In reaction to this vaping catastrophe, NCIA’s Policy Council has formed a Safe Vaping Task Force. The goal of the task force would be to unite the business by communicating clearly in response to media reports and state/federal political activities, and clearly articulates the state-legal cannabis business’s duty to act with ethics as accountable actors. The task force will soon be releasing summaries of recent advancements as well as the cannabis business’s response, generating and releasing a white paper on secure vaping, unifying the business’s answer, and engaging national and state/local authorities as appropriate. Members of this task force include medical doctors, scientists, cannabis license holders, and applicable ancillary businesses.
Here is the latest about secure vaping in the news this week:
- The New York Times reported October 21, 2019 that while the authorities and researchers have expended considerable funds into researching nicotine delivery devices, national law hasn’t allowed research to the health effects of cannabis since it’s classified as a controlled substance with a high potential for misuse. Thus, we do not have a lot of scientific understanding of that which THC vaping does to the lungs. The Times report added that in nations where cannabis is legal, counterfeit vape capsules (vape carts) are far more affordable than the controlled, licensed, examined and taxed goods.
- The Boston Globe reported October 21, 2019 a state court judge ruled that the four month ban on cigarette vapes by Governor Charlie Baker was unconstitutional because it didn’t permit input from affected companies and the general public. The Court ruled that smoking vape earnings have to resume on Monday unless the Baker Administration submits the smoking ban because of a formal emergency law before then. The decision didn’t affect THC vapes.
- The Senate International Narcotics Control Caucus will convene this week Wednesday, October 23 to talk about marijuana and general public wellbeing, including panels which have witnesses from federal agencies and academia. The Caucus is co-chaired by Senators John Cornyn (R-TX) and Dianne Feinstein (D-CA). Senator Cornyn is a vocal opponent of cannabis legalization, saying recently he wishes to hold this hearing ahead of any vote SAFE Banking. Surgeon General Jerome Adams, that has been an outspoken critic of marijuana reform, is scheduled to testify. Also testifying will be Nora Volkow, Director of the National Institute on Drug Abuse (NIDA). Volkow has opined the Program I status of marijuana under the Controlled Substances Act is inhibiting research. That is consistent with NCIA’s place, and that’s that we will need to de-schedule, govern, and evaluation.
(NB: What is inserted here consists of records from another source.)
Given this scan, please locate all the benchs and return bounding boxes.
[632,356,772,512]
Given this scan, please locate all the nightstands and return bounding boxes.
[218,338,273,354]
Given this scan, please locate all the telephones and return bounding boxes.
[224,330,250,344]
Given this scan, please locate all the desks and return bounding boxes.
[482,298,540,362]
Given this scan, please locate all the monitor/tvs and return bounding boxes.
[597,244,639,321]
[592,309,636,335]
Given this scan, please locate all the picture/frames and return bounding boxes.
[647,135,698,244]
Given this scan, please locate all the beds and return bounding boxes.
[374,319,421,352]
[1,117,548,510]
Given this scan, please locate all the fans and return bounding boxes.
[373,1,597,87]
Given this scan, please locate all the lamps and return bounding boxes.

- CDC Primary Deputy Director Anne Schuchat emphasized last week that the vast majority of vaping-related accidents connected with THC-containing cartridges have been tracked back into the illegal market, instead of state-legal cannabis stores.
- Former Food and Drug Administration (FDA) Commissioner Scott Gottlieb stated last week that cannabis ought to be de-scheduled and the national government must regulate marijuana.
- California lawmakers are thinking about an outright ban of vape products, such as smoking and THC. This potential activity comes on the heels of Charlie Baker, Governor of Massachusetts, banning most of vaping goods for four weeks.
- Anti-marijuana legalization team Project SAM (Smart Approaches to Marijuana) hired three new lobbyists to help fight SAFE banking and other cannabis laws on Capitol Hill and delivered a letter this week by the company’s science advisory board into congressional leadership urging them to not encourage cannabis legislation.
- As of October 15, 2019, 1,479 lung injury instances connected to the usage of vaping goods are reported to CDC from 49 countries (all except Alaska), the District of Columbia, and 1 U.S. land. Thirty-three deaths are verified in 24 states. The CDC is updating this info every Thursday.